I spent the better part of the weekend keeping my leg elevated. My wonderful wife took care of things (and me) while I tried to let the leg heal.

Got some writing done on a new novella and watched a few Bigfoot movies (Willow Creek and Boggy Creek). 

Recently finished reading An Occurrence In Crazy Bear Valley by Brian Keene, which I highly recommend. 

Friday, August 07, 2020

Get Some Werewolf Horror

 Nightshade, my werewolf novel, is now available for all major e-book platforms. It's the first in a series dealing with the Nightshade corporation and their collection of monstrous specimens. Nightshade also loosely ties into my novella, The Island.   

A paperback version will be available in the next few weeks.

People in Arlen have whispered about the windowless building outside of town for years. It's owned by the Nightshade Corporation, who specialize in capturing unusual creatures.

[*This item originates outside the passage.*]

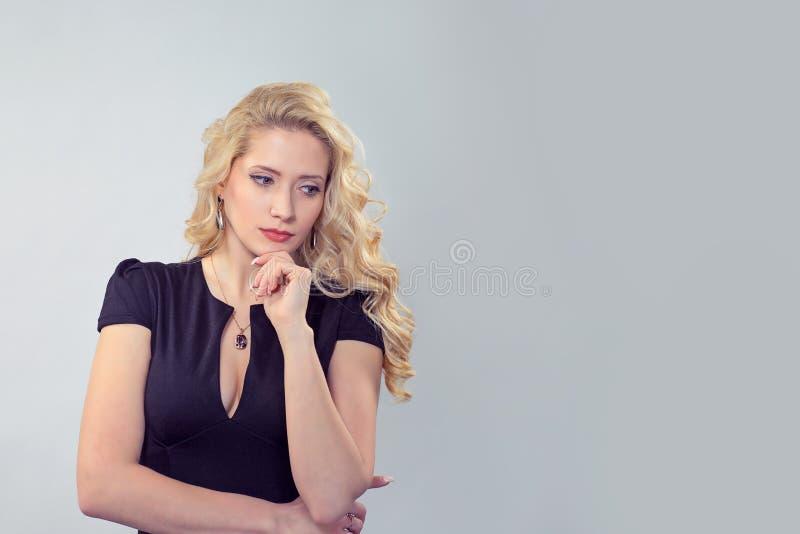 Mulher pensativa sensual no vestido preto imagens de stock royalty free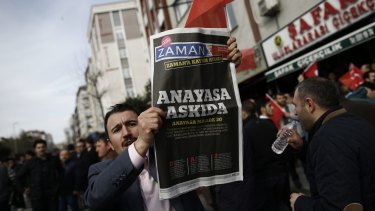 """A man holds Saturday's copy of the newspaper which reads """"the constitution suspended"""" as people gathered in support outside the headquarters of Zaman newspaper in Istanbul, on Sunday."""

When a delivery scheduled for Nightshade goes wrong, a terror is unleashed. Seven feet of fur and fangs. A genuine werewolf. 

Police chief Hannah Sorens is called to the scene of a brutal murder. The victim has been torn to pieces. As she learns the true nature of the killer, Hannah realizes she must track down a werewolf. As the body count rises, and the wolves grow in numbers, Hannah must protect an entire town from a coming onslaught. An annual festival is scheduled to take place in a few days, bringing thousands of people to town. Thousands of potential victims for werewolves on the hunt.

Hannah must form an uneasy alliance with Nightshade if she hopes to save her town from a nightmare come to life.

Thursday, July 16, 2020

This Week's Excerpt - The Gray Men Trilogy

I wrote The Gray Men trilogy in 2015. It's an action-filled thriller with supernatural elements. Today's excerpt is from the first book, Storm Rising. The entire trilogy can be purchased here in one volume. The individual books are also for sale.

Also available at Amazon




The Gray Men have lived among us for centuries. They exist to cause suffering. Now they’ve gathered to strike again, controlling the minds of ordinary citizens and turning them into vicious killers.

For years, The Guild has resisted the Gray Men. Their agents have been waiting for the Gray Men to appear once again. John Marshall is one of these agents. Armed and trained by the Guild, he discovers the Gray Men are gathering followers and preparing to wipe out anyone not on their side.

An explosion set off by followers of the Gray Men begins a chain of violent attacks in John's hometown. John realizes that nowhere is safe as the Gray Men and their followers spread panic and death like a contagious disease. 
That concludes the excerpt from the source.